Merrill Magee House Restaurant

Summary: An exquisite dining experience in the heart of Warrensburg!
Phone:
(518) 623-2449

The moment you cross the threshold of the Merrill Magee House in Warrensburg, NY you are transported back in time – both literally and figuratively.  Located in the village center of Warrensburg, NY near the confluence of the Schroon and Hudson Rivers, it is both a delightful bed and breakfast and an outstanding restaurant. 

This very quaint town was once a hub of the logging and milling industries and has no shortage of stately Victorian homes. The Merrill Magee House is older than its late-Victorian sisters lining Route 9N, and stands out on several fronts. Diners enter from the side porch into the recently remodeled lounge area.  The tasteful and well appointed bar is brand new, with the original wide planked floors that leave no doubt you are in a historic structure. The lounge is a relaxing spot to enjoy a pre-meal cocktail, wait for a friend or even strike up a conversation with a friendly local. 

The Merrill Magee House has two main dining areas.  One area is comprised of the home’s two original sitting parlors, complete with vintage wallpaper and marble mantle piece. It is intimate and formal, yet comfortable and welcoming - the perfect setting to savor your meal.  The other dining room, known as the Griffin Room, was originally built in 1812 and moved from several miles away to this location in the 1920s. Talk about recycling!  It is large and airy and perfect for festive occasions. 
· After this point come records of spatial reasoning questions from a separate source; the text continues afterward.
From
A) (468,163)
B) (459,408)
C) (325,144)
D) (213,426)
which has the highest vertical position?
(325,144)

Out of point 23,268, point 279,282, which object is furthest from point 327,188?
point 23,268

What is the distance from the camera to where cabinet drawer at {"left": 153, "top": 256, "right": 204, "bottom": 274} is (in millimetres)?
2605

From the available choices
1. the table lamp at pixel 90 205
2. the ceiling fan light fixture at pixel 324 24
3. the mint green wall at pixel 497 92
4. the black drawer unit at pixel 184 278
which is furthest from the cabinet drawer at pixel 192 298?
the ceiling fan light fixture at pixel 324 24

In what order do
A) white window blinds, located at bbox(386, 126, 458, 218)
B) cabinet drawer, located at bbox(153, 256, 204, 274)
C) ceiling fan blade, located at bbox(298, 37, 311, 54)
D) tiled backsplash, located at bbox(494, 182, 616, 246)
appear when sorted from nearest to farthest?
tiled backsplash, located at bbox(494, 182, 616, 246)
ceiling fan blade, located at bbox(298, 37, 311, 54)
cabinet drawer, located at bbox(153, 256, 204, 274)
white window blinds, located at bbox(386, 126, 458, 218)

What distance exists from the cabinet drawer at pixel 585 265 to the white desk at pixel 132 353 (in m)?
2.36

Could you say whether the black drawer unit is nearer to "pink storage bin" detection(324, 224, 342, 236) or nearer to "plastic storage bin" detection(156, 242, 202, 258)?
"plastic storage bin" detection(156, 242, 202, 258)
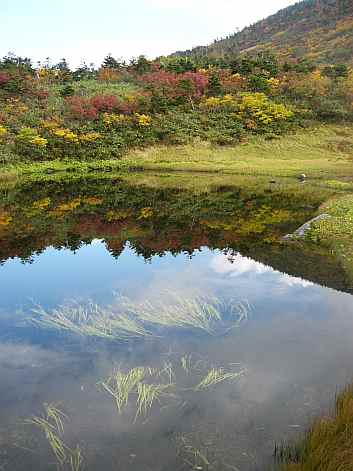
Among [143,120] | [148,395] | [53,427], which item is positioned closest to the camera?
[53,427]

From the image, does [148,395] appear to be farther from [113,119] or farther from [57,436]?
[113,119]

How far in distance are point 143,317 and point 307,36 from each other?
564ft

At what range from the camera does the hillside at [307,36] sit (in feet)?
423

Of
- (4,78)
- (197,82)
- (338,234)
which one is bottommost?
(338,234)

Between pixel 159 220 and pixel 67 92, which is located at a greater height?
pixel 67 92

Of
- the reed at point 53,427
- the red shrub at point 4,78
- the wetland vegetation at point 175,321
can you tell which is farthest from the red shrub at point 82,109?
the reed at point 53,427

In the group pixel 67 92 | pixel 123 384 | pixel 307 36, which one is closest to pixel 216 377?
pixel 123 384

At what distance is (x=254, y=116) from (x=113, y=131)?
60.7ft

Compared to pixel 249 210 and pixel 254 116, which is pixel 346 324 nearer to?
pixel 249 210

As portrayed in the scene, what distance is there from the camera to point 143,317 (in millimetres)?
10320

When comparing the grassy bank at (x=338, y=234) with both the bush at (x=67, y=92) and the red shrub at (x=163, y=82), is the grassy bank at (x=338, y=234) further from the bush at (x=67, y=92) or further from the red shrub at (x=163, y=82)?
the bush at (x=67, y=92)

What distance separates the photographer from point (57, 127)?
48.7 meters

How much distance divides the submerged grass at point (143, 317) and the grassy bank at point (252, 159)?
28.0 m

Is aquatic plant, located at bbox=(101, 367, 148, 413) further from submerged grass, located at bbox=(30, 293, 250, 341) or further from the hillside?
the hillside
For our visit we were joined by Chris Brown, one of the owners.  Chris is the business’ front man and you will almost always find him greeting and taking care of customers.  His years of experience in the restaurant business in North Carolina and Bolton Landing are evident. Chris and his partners bought the inn and restaurant in the spring of 2006 from the family that had owned it for the previous 25 years. He gave us a little background on the house (and what it is like trying to update it and maintain its character while running a restaurant and inn business all at the same time). 

Chris also told us about their new chef, Matt Caul. Matt is a Culinary Institute of America graduate. He has cooked in Vermont and most recently at the Sagamore Resort. Matt has created new seasonal menus that are available in the dining rooms and a separate menu for bar/lounge diners.  The menu prices have been revamped as well. The entrees on the new menus are all in the mid-twenty dollar range, and nothing on the bar menu is over ten dollars: a pleasant surprise for the Inn’s regular diners.   
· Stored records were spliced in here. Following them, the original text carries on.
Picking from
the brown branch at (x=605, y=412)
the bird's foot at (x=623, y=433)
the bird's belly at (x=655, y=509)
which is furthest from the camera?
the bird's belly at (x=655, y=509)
Our delightful server, Brandy, filled us in on the specials and answered all of our questions about the menu items.  There is a wide variety to choose from – fish, chicken, beef and lamb entrées, as well as a barbecue platter and a pasta primavera.  Some of the menu ingredients are supplied by Oscars; Jacobs and Toney, and Nettle Meadow Farms - all local favorites.  It would be hard to be disappointed at the options offered.

We started with a delightful house-made hummus spread with hints of garlic and vinegar to brighten it up, along with a melt-in-your-mouth roasted mushroom and duck confit strudel wrapped in phyllo dough.  
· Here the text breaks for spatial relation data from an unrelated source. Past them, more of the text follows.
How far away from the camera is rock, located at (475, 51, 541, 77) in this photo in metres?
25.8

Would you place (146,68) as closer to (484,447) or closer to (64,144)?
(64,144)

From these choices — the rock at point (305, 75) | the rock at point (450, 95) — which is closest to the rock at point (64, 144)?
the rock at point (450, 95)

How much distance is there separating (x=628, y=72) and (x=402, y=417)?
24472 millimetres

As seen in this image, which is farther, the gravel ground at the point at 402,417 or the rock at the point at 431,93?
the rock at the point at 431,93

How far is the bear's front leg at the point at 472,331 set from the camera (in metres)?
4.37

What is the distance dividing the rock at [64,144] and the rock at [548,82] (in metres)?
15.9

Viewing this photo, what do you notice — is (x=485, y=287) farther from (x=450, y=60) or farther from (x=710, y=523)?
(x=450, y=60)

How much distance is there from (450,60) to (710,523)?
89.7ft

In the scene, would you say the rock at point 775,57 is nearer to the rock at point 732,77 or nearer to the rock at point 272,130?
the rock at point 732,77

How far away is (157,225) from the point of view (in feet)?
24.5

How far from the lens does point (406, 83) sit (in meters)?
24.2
For entrees we ordered a perfectly prepared Roasted Rack of Lamb encrusted in a whole grain mustard sauce topped with a mint vinaigrette; a delightfully spicy Seared Red Snapper with a tomato and black bean salsa and the mouth watering Filet Mignon which is lightly sauced with tarragon
and red wine butter. 

The ever-helpful Brandy suggested a Brothers in Arms vineyard Cabernet Shiraz blend to accompany the lamb.  It was slightly lighter than a Cabernet Sauvignon option and quite pleasing.

We were too full to order individual deserts, but we felt obliged to try something!  After a lively discussion of the options we settled on a light and rich chocolate mousse cake with whipped cream. Somehow every little bit of it vanished off the plate! We enjoyed a superb meal served by a knowledgeable, professional and friendly staff.